Feeling unsure about my research proposal and personal statement, I got as many people as I could to read them. Not all of them provide encouraging feedback. A friend had commented on my first draft of a personal statement, saying, “the writing does not hold you in good light at a university like Oxford”. It felt like a big punch in the gut. Trying to process the criticism objectively while trying to balance the remaining confidence was challenging. Eventually, though, knowing I had received a lot of radical candour increased my confidence in the quality of my application.
Perhaps those friends don’t realise how profound their words and acts were, but they all have contributed greatly to my confidence and, thus, my success. Talking to them made me realise that all my previous struggles, failures, and efforts had equipped me well for this journey. Indeed, the moment you decide to apply for something, how likely you will get accepted is largely determined by your current profile and achievements. You can’t change yourself dramatically in a few months, so your existing capacities already determine that probability. At that time, I was, in fact, ready for my PhD dream.
I reflected further on what made me successful in my application: academic achievement, colourful work experience, and even knowing some of the right people. None of this would have been possible without trying, working, and in many cases, failing hard.

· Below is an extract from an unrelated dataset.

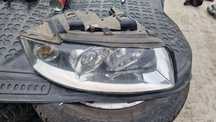 Lampa prawy przod a4 b6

Fortunately, I received a distinction for my master’s, something that the selection committee of my scholarship complimented on. If you read my article about getting a distinction here, you will understand that getting one takes a lot of effort. I struggled during the first term of my Master’s degree at the LSE. Discipline in reading research papers, revising, and exploring the concept beyond the classroom had enabled me to get a distinction at last.
Another thing that might appeal to the selection committee is my practical experience in public policy and politics. Switching my career from the private sector to the public policy field was a leap of faith. I did risk-taking to enter politics and run for election. If I didn’t get back up from a big electoral loss and decided to stay in politics, I wouldn’t have such a unique profile. Some of my current projects have greatly inspired my proposed research. But before I secured those projects, there were a lot of proposals that didn’t get through.
Resilience is the building block of any life’s achievement, including getting accepted at the school of your dream. Your success is a product of your whole life’s resilience, not only what you display during the application process. Being consistent in achieving excellence in various aspects of life will equip you for any competitive process. From my experience, I have also learnt that you don’t always have to be a lone hero, deriving resilience from mere internal strength. Resilience is formed by having a healthy support network. Resilience is formed by accepting kindness for others. If you need more strength, look around you and perhaps like me, you will also find so many kind souls that you can reach out to.